Supplied passage —
%%

Arne Duncan: Testocracy Tsar. Educational Alchemist. Corporate lackey
Arne Duncan, the U.S. Secretary of Education is set to resign at the close of the 2015, ending his tenure as one of the most destructive forces against public education in history.
“He’s done more to bring our educational system, sometimes kicking and screaming, into the 21st century than anyone else,” President Obama gushed announcing Duncan’s resignation last October. Obama’s words were meant as praise for the Secretary, but in this one aspect of the assessment of Duncan I have to agree with the President. There can be no doubt that Duncan inflicted policies that caused students and educators to cry out for help.
Duncan’s official title may have been Secretary of Education, but his real role has been the “testocracy tsar.” His signature policies of Race to the Top and Common Core have been singularly focused on promoting high-stakes, standardized test-and-punish policies.
For example, in order for states to compete for grant money under Race to the Top, Duncan required them to increase the use of standardized testing in teacher evaluations. Duncan’s championing of the Common Core State Standards—and the tests that came shrink-wrapped with them—has ushered in developmentally inappropriate standards in the early grades that punish late bloomers, while further entrenching the idea that the intellectual and emotional process of teaching and learning can be reduced to a test score. For many, Duncan will be remembered as an educational alchemist who attempted to turn education into “testucation”—with the average student today subjected to an outlandish 112 standardized tests between preschool and high school graduation. The highest concentration of these tests are in schools serving low-income students and students of color.
In addition, Duncan has been widely derided as “the national school superintendent” for the way he held waivers to the No Child Left Behind Act over the heads of state officials. NCLB set an unattainable goal of 100% proficiency in math and reading for every school in the country by 2014. As per the plan, not a single state reached the proficiency goals, and schools could only escape sanction by the federal government if they were granted a waiver—which Duncan would only grant to states who would agree to more testing.

%%

What to work on —
Retype everything from "Duncan’s official title" down to "standardized test-and-punish policies." in the piece on Arne Duncan, word for word.

Entries from a dataset:
%%

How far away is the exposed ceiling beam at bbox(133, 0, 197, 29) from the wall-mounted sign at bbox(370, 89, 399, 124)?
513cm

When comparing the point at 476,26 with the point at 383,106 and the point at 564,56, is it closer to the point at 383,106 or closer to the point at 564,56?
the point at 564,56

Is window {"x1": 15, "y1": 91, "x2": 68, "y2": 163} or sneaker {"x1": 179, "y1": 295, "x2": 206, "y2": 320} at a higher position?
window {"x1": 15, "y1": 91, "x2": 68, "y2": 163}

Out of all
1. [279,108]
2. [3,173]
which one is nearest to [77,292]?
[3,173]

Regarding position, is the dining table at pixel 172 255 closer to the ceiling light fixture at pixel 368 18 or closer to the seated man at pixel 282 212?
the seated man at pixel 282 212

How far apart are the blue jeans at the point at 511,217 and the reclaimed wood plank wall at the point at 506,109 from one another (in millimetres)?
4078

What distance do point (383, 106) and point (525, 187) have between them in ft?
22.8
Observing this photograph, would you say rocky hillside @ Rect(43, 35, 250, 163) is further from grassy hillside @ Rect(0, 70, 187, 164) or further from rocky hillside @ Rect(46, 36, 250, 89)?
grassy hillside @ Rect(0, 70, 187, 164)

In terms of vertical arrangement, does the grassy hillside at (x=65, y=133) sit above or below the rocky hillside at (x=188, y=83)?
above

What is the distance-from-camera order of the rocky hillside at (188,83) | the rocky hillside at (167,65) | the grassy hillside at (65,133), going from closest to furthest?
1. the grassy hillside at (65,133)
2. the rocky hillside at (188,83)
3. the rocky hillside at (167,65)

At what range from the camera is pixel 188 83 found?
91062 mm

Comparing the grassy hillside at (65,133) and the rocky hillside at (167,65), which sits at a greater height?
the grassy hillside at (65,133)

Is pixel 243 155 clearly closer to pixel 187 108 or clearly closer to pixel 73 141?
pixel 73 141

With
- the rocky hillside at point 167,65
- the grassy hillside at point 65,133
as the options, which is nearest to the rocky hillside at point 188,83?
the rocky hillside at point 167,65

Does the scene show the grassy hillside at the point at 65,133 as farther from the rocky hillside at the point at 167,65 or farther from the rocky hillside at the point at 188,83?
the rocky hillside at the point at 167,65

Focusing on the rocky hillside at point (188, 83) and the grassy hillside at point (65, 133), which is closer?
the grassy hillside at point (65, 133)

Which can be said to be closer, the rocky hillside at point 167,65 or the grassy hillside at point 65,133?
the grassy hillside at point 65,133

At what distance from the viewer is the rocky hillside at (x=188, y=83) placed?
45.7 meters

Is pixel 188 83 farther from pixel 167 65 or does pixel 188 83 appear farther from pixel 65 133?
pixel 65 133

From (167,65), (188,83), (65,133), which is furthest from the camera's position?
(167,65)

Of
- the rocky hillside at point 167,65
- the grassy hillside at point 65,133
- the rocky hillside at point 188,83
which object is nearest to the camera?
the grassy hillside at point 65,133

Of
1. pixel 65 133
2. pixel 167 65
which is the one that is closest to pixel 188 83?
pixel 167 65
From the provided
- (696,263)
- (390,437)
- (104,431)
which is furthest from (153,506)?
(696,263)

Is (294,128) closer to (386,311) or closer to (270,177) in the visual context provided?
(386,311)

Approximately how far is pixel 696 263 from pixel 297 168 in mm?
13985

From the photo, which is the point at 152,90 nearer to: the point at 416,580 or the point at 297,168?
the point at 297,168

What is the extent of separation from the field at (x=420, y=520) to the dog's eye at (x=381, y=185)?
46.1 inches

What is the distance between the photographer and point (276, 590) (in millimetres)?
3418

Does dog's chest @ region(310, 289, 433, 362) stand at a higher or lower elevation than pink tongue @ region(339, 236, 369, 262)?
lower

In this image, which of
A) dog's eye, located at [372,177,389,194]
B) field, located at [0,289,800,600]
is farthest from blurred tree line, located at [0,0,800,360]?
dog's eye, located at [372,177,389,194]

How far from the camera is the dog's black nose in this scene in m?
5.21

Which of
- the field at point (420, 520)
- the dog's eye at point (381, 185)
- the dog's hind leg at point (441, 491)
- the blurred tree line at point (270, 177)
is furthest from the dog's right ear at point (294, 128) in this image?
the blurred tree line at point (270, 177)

%%

Solution to this task —
Duncan’s official title may have been Secretary of Education, but his real role has been the “testocracy tsar.” His signature policies of Race to the Top and Common Core have been singularly focused on promoting high-stakes, standardized test-and-punish policies.